چکیده:
K nearest neighbor algorithm is one of the most frequently used techniques in data mining for its integrity and performance. Though the KNN algorithm is highly effective in many cases, it has some essential deficiencies, which affects the classification accuracy of the algorithm. First, the effectiveness of the algorithm is affected by redundant and irrelevant features. Furthermore, this algorithm does not consider the differences between samples, which led the algorithm to have inaccurate predictions. In this paper, we proposed a novel scheme for improving the accuracy of the KNN classification algorithm based on the new weighting technique and stepwise feature selection. First, we used a stepwise feature selection method to eliminate irrelevant features and select highly correlated features with the class category. Then a new weighting method was proposed to give authority value to each sample in train dataset based on neighbor categories and Euclidean distances. This weighting approach gives a higher preference to samples that have neighbors with close Euclidean distance while they are in the same category, which can effectively increase the classification accuracy of the algorithm. We evaluated the accuracy rate of the proposed method and analyzed it with the traditional KNN algorithm and some similar works with the use of five real-world UCI datasets. The experiment results determined that the proposed scheme (denoted by WAD-KNN) performed better than the traditional KNN algorithm and considered approaches with the improvement of approximately 10% accuracy.
خلاصه ماشینی:
A Novel Scheme for Improving Accuracy of KNN Classification Algorithm Based on the New Weighting Technique and Stepwise Feature Selection Saeid Sheikhi MSc, Department of Computer, Gorgan Branch, Islamic Azad University, Gorgan, Iran.

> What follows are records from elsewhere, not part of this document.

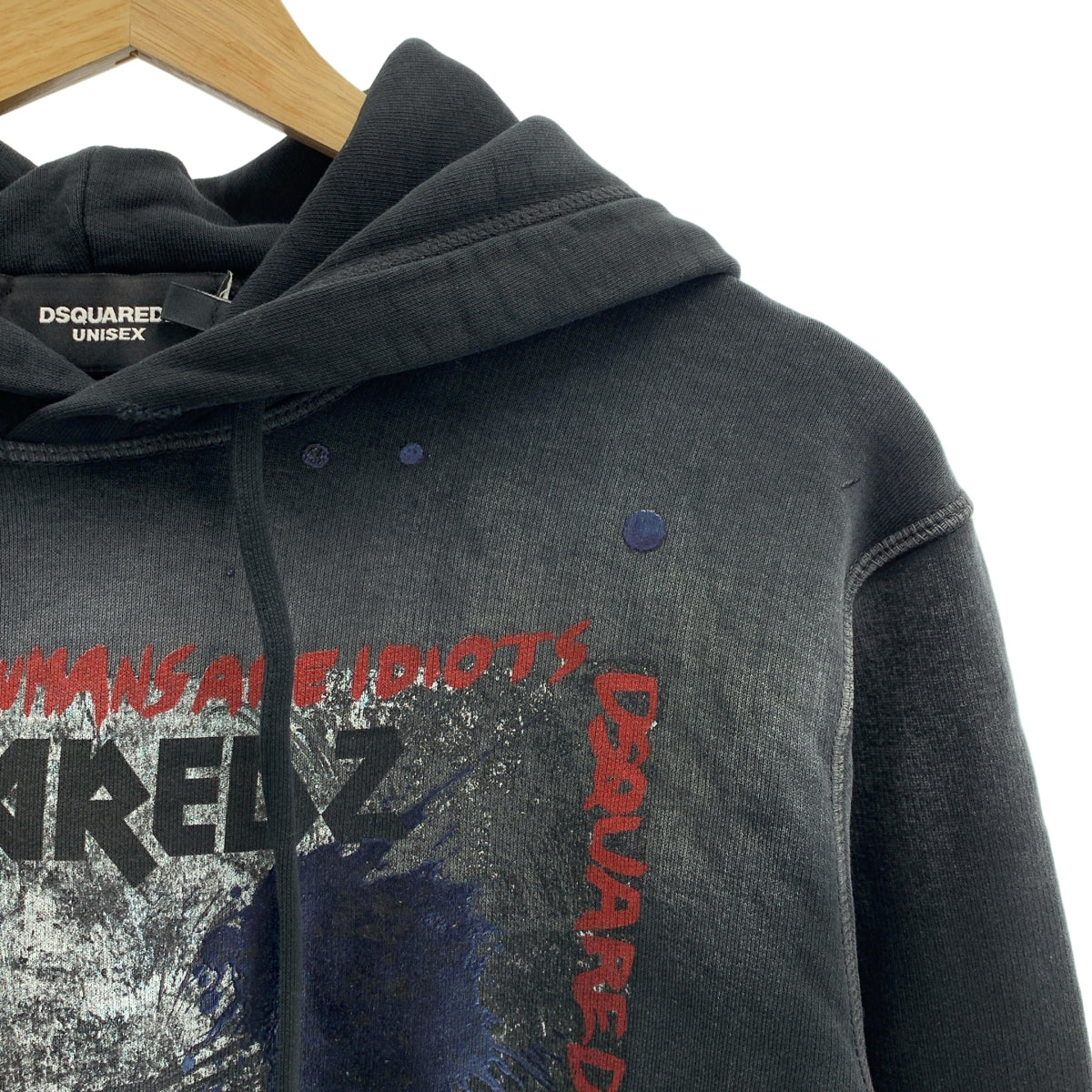 DSQUARED2 | 雙面印花連帽衛衣 / 男女通用 | XS | 男款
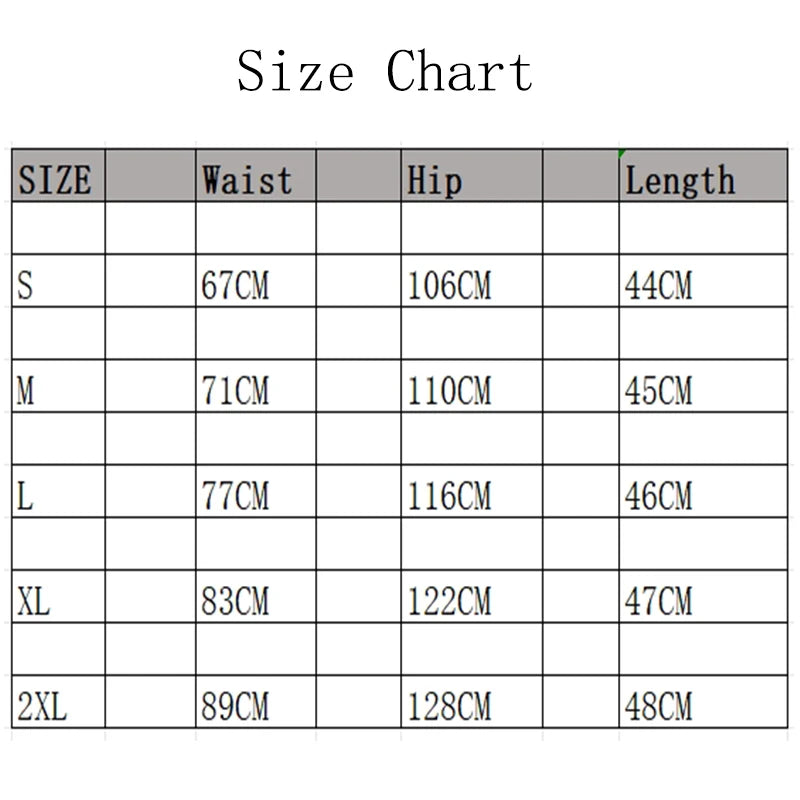Summer High Waist Shorts Women's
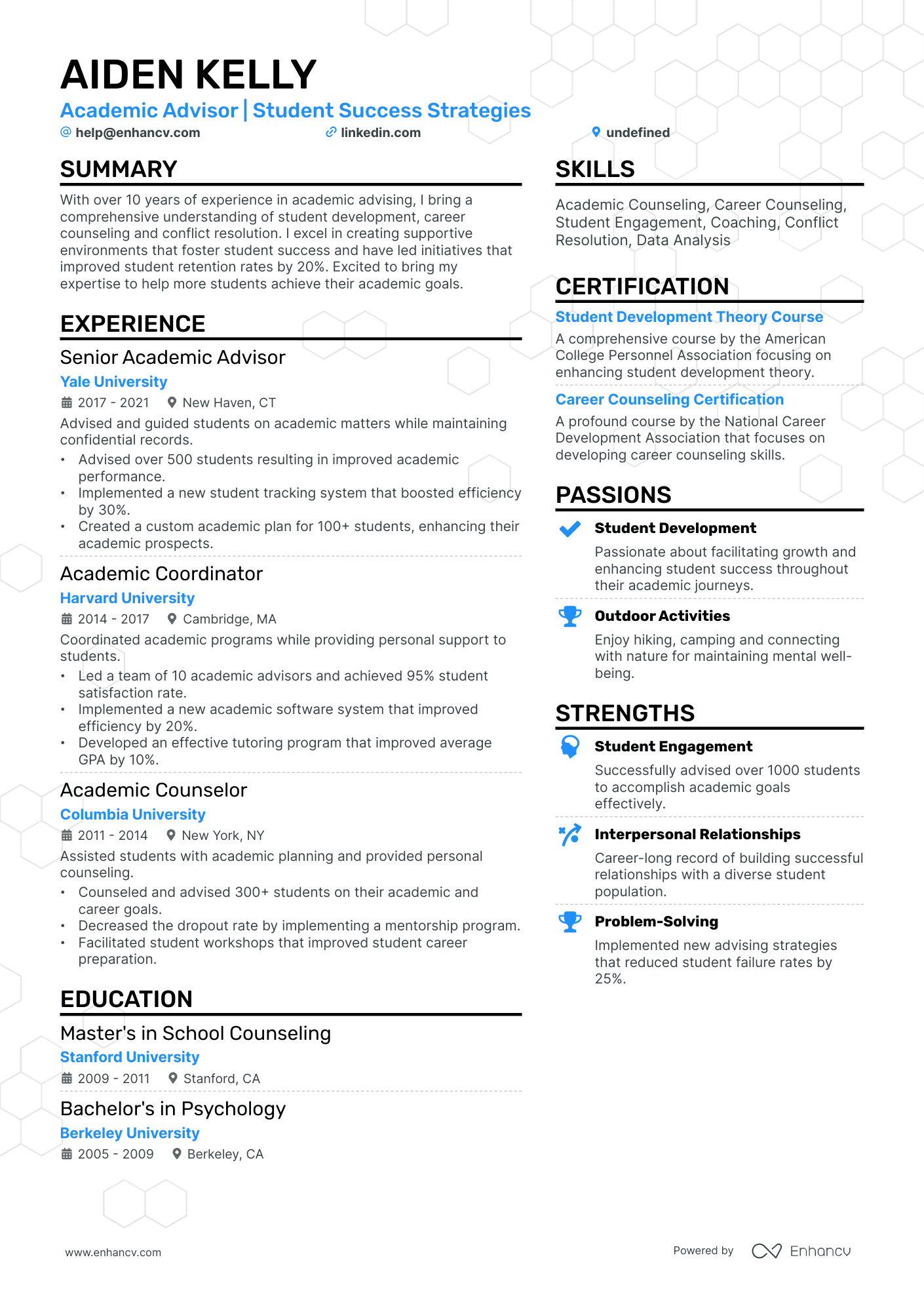 10 Academic Advisor Resume Examples Guide For 2025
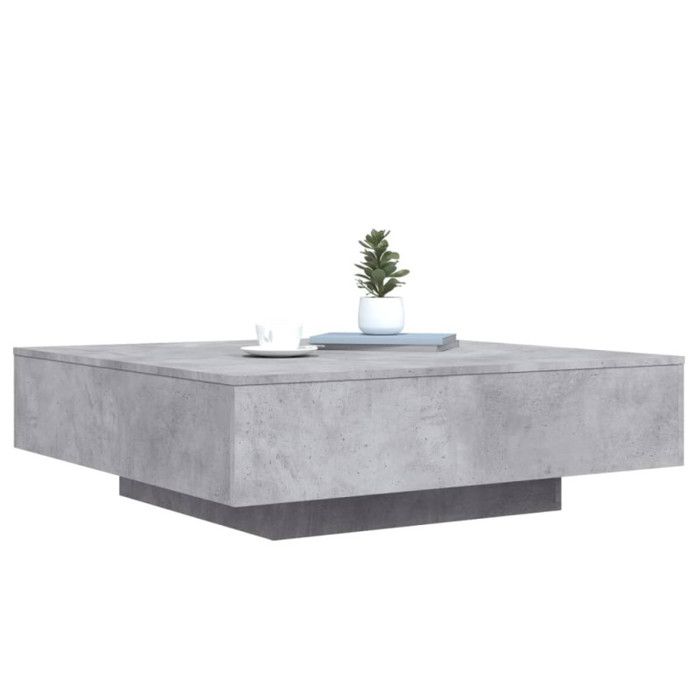 VidaXL Coffee Table Concrete Grey 100x100x31 Cm Engineered Wood 836598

In this paper, we proposed a novel scheme for improving the accuracy of the KNN classification algorithm based on the new weighting technique and stepwise feature selection.

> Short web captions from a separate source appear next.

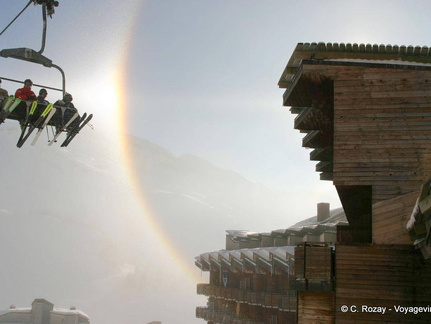 Avoriaz Effet solaire
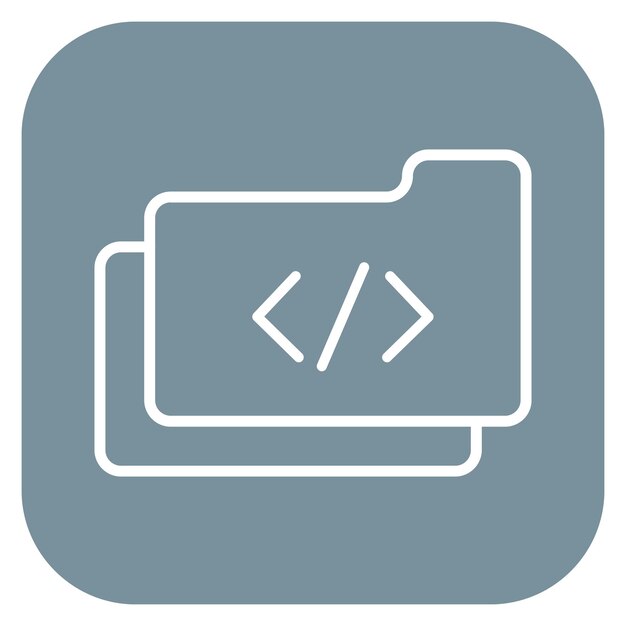 Coding Folder Vector Illustration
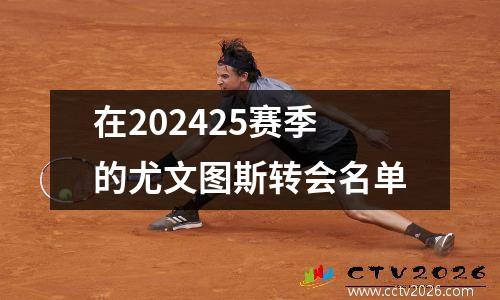 在202425赛季的尤文图斯转会名单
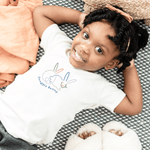 Finn + Emma graphic tee | snuggle bunny - 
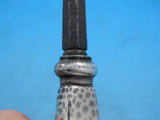 Lap Over Edge Acid Etched by Tiffany Sterling Silver Button Hook Flowers 8 1/2"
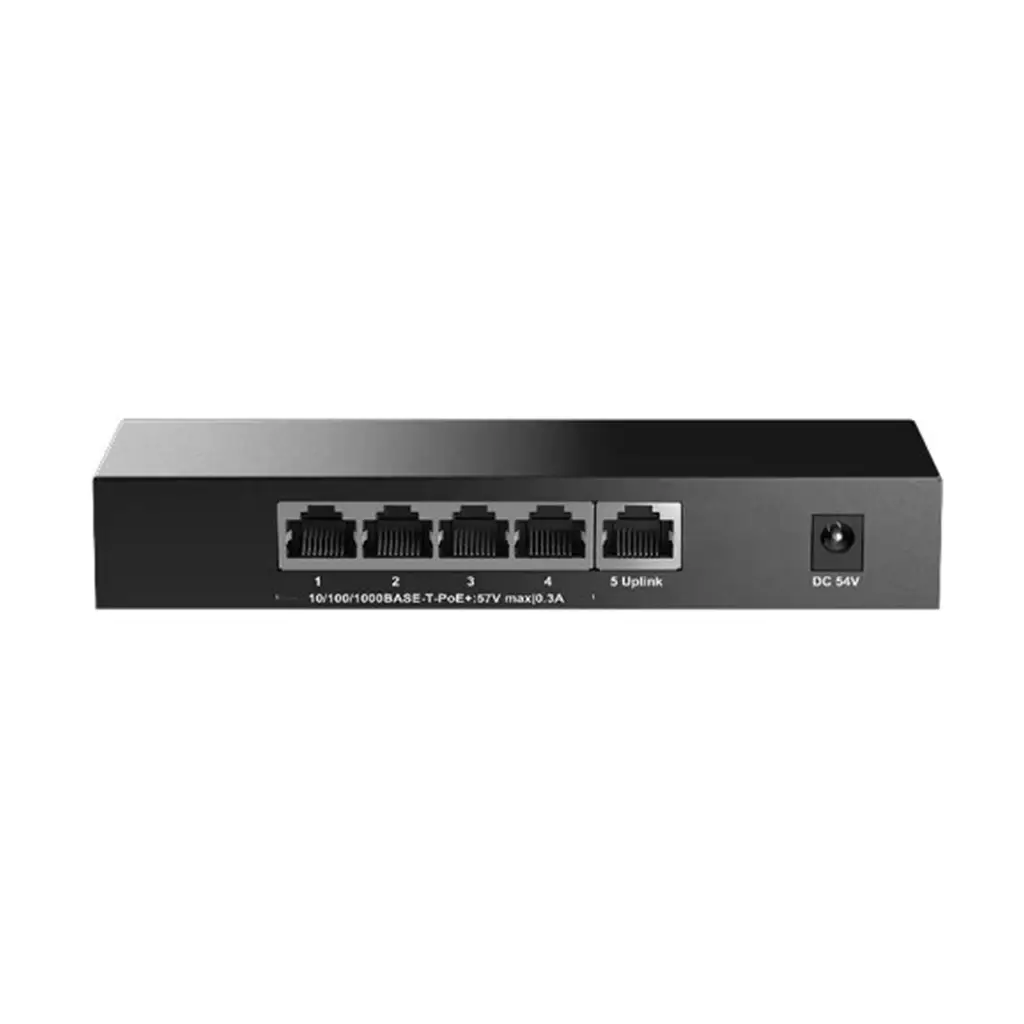 H3C Magic BS205T-P 5 Port 10/100/1000 Yönetilemez Desktop 4 Port Poe 57W Metal Kasa Switch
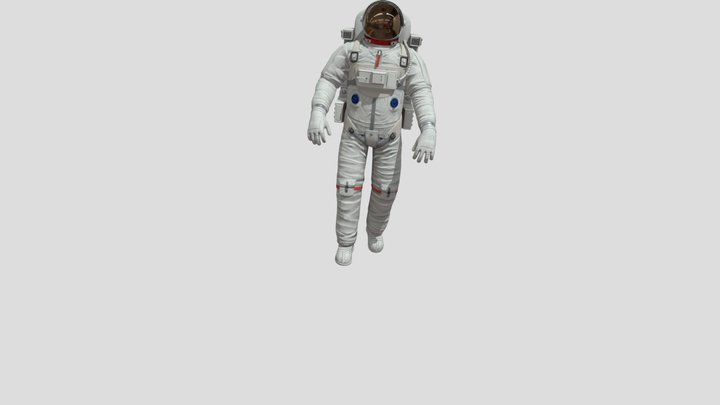 Walking Astronaut 3D Model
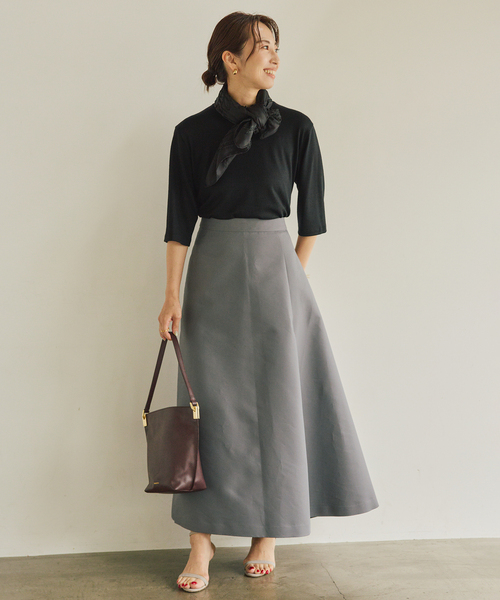 ダブルサテンスカート（スカート）｜VERMEIL par iena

Then a new weighting method was proposed to give authority value to each sample in train dataset based on neighbor categories and Euclidean distances.

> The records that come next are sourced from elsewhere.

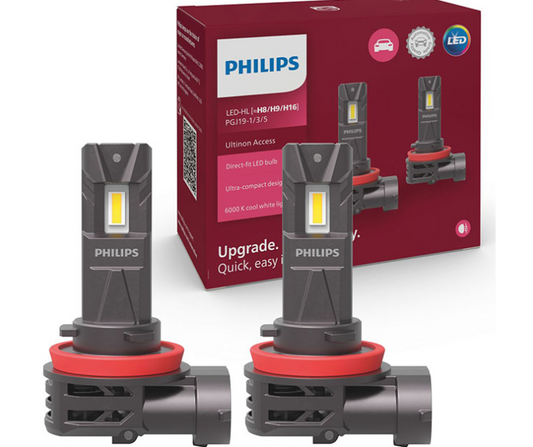 Philips H8/H9/H16 Ultinon Access Led 12V 20W 6000K 2τμχ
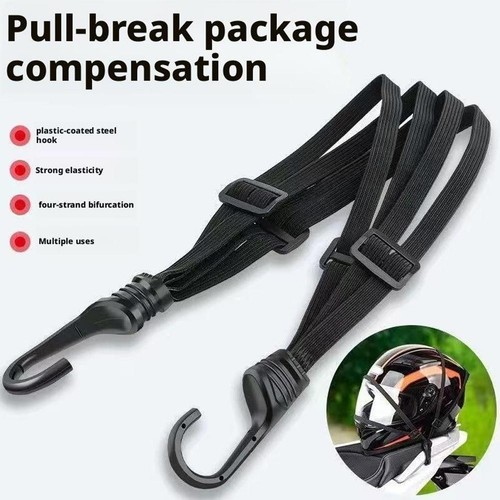 For Motorcycle Motorbike Helmet Elastic Rope Straps Net Hoo Luggage H0D4 T3C9 - Picture 5 of 15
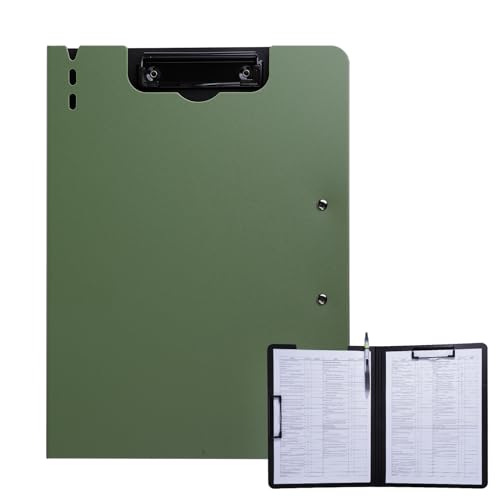 FRETONBA クリップボードフォルダ a4 バインダー 二つ折り ダブルクリップ 1.8mm厚板 書きやすさ 薄型 会議パッド 防水ファイル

We evaluated the accuracy rate of the proposed method and analyzed it with the traditional KNN algorithm and some similar works with the use of five real-world UCI datasets.
In the present study, we introduce a novel scheme to improve the classification accuracy of the KNN method by creating a new weight calculation technique based on stepwise feature selection.
Related Works earest Neighbor (KNN) algorithm is an instance-based method that computes the similarity between instances on the training data and considering the k top-ranking nearest samples to predict the category of the target sample.
Thus, in this study, we proposed a novel scheme to improve the classification accuracy of the KNN algorithm, which can efficiently classify unknown instances in different datasets.
The calculation method combines the number of N nearest neighbors that have a similar category and sum of distances of N neighbors of each instance to improve the accuracy of the KNN algorithm.
A Novel Scheme for Improving Accuracy of KNN Classification Algorithm Based on the New Weighting Technique and Stepwise Feature Selection.